Autoantibodies against TIF-1-γ and CADM-140 in Spanish patients with clinically amyopathic dermatomyositis (CADM): clinical significance and diagnostic utility
Conflicts of interest
- The authors have no conflict of interest to declare.
- Funding for this work was provided by grant number PI09/01336-PI012/00494 from the Fondo de Investigaciones Sanitarias del Ministerio de Sanidad y Consumo, Spain, to Cecilia Muñoz-Calleja. Carlos Cuesta-Mateos was supported by a Torres Quevedo contract from the Ministerio de Educación and IMMED. S. L.
Patients with clinically amyopathic dermatomyositis (CADM) appear to be at risk for developing cancer and interstitial lung diseases, but population data to confirm this hypothesis are limited. Moreover, CADM presents cutaneous and histological findings that may overlap with subacute cutaneous lupus erythematosus (SCLE).
To determine the association between myositis-specific autoantibodies, myositis-associated autoantibodies and CADM in Spanish patients. In addition, to study the usefulness of these autoantibodies in the differential diagnosis between CADM and SCLE.
Serum samples were tested for myositis-specific autoantibodies and myositis-associated autoantibodies through immunoprecipitation and other standardized methods.

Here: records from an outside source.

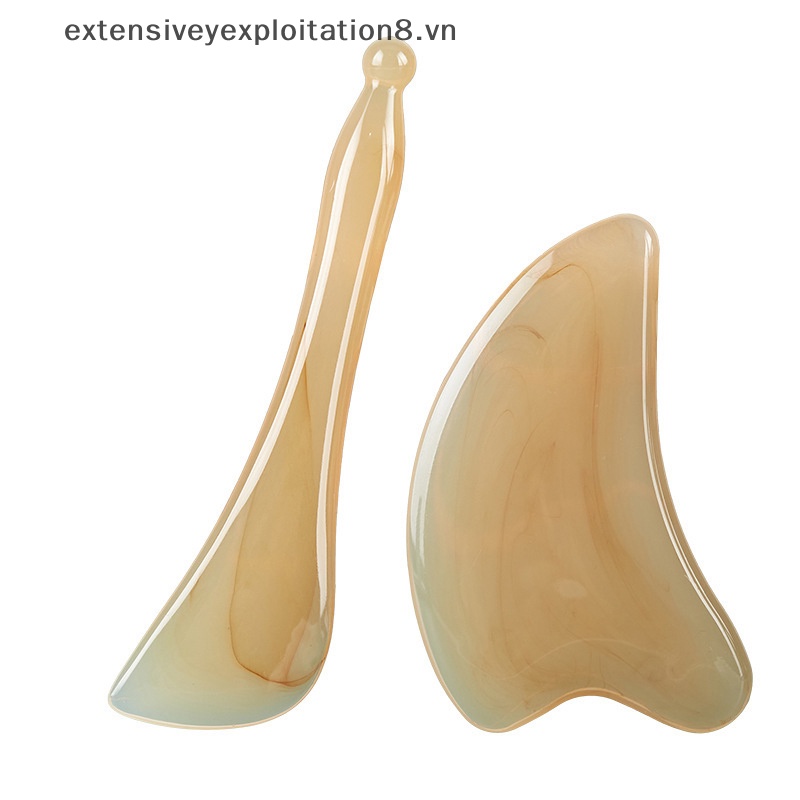 Bộ Dụng Cụ Mát Xa Mặt Và Cơ Thể Gua Sha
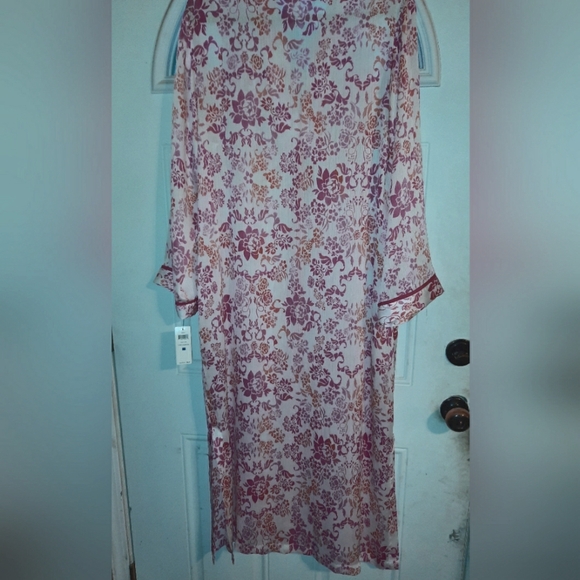 Vintage Oscar de la Renta Pink Label Kaftan Caftan Style House Dress SZ XL NWT - Picture 5 of 6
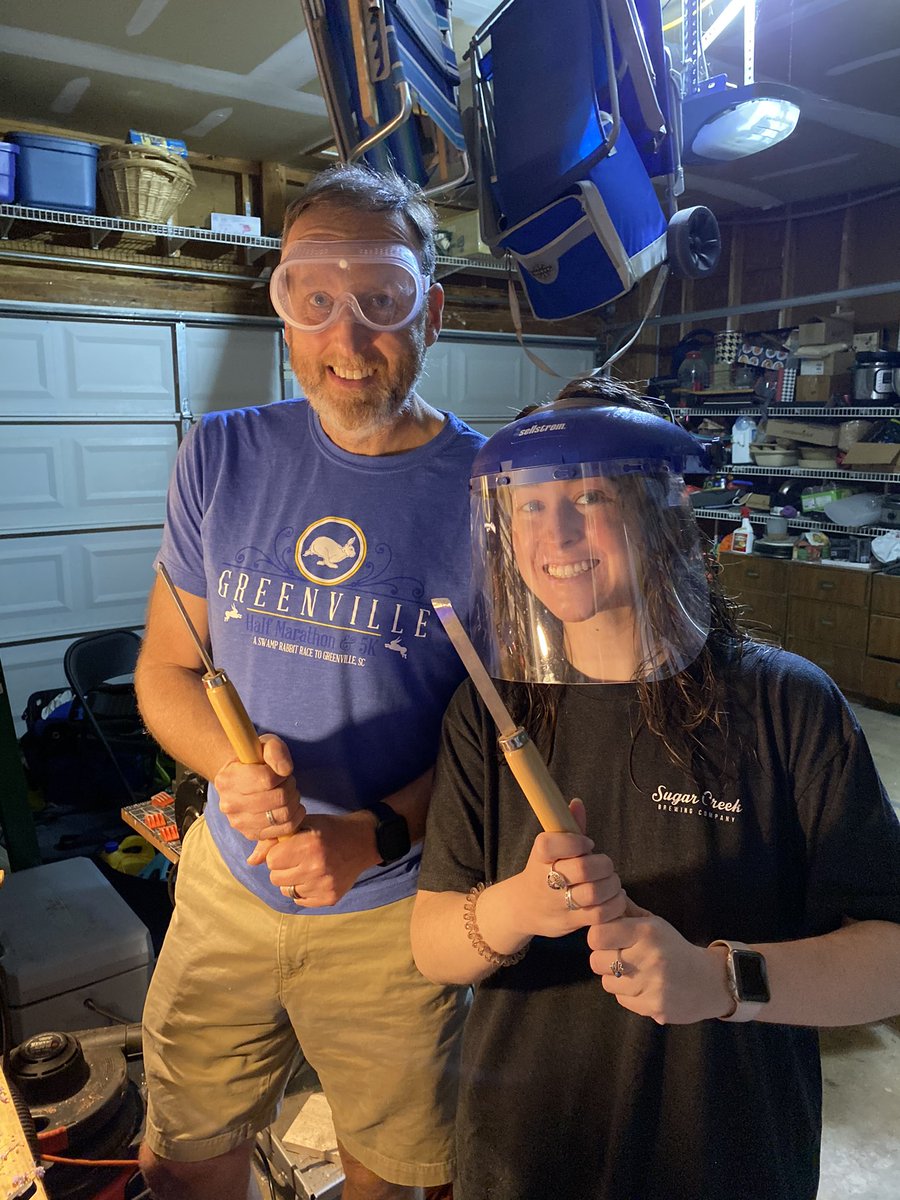 TeachbyTuckman's tweet photo. Something I love about education is the value of being a lifelong learner... This weekend I was able to learn from one of my first teachers, my dad, and made a super cool pen in the process! He is selling his custom made pens- ask me how to get one of your own or to see others! https://t.co/MOl8tnwkcU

Anti-CADM-p140 and anti-p155 antibodies were the only myositis-specific autoantibodies found and were associated with interstitial lung diseases and cancer respectively. No myositis-associated autoantibodies were found in CADM. Moreover, clinical subsets and proportions seemed to differ from Asian cohorts, where anti-CADM-p140 is considered a CADM hallmark antibody and a risk factor for the development of interstitial lung disease. Interestingly, anti-SSA was highly associated with SCLE, whereas no myositis-specific autoantibodies were found in this entity.
Limitations of the study
Association between CADM and myositis-specific autoantibodies and differences between CADM and SCLE were tested on a relatively small cohort of patients.
There is an association between cancer-associated myositis and interstitial lung diseases and their hallmark autoantibodies in our cohort. In addition, the combined determination of myositis-specific autoantibodies and SSA autoantibodies may help to accurately discriminate SCLE from CADM.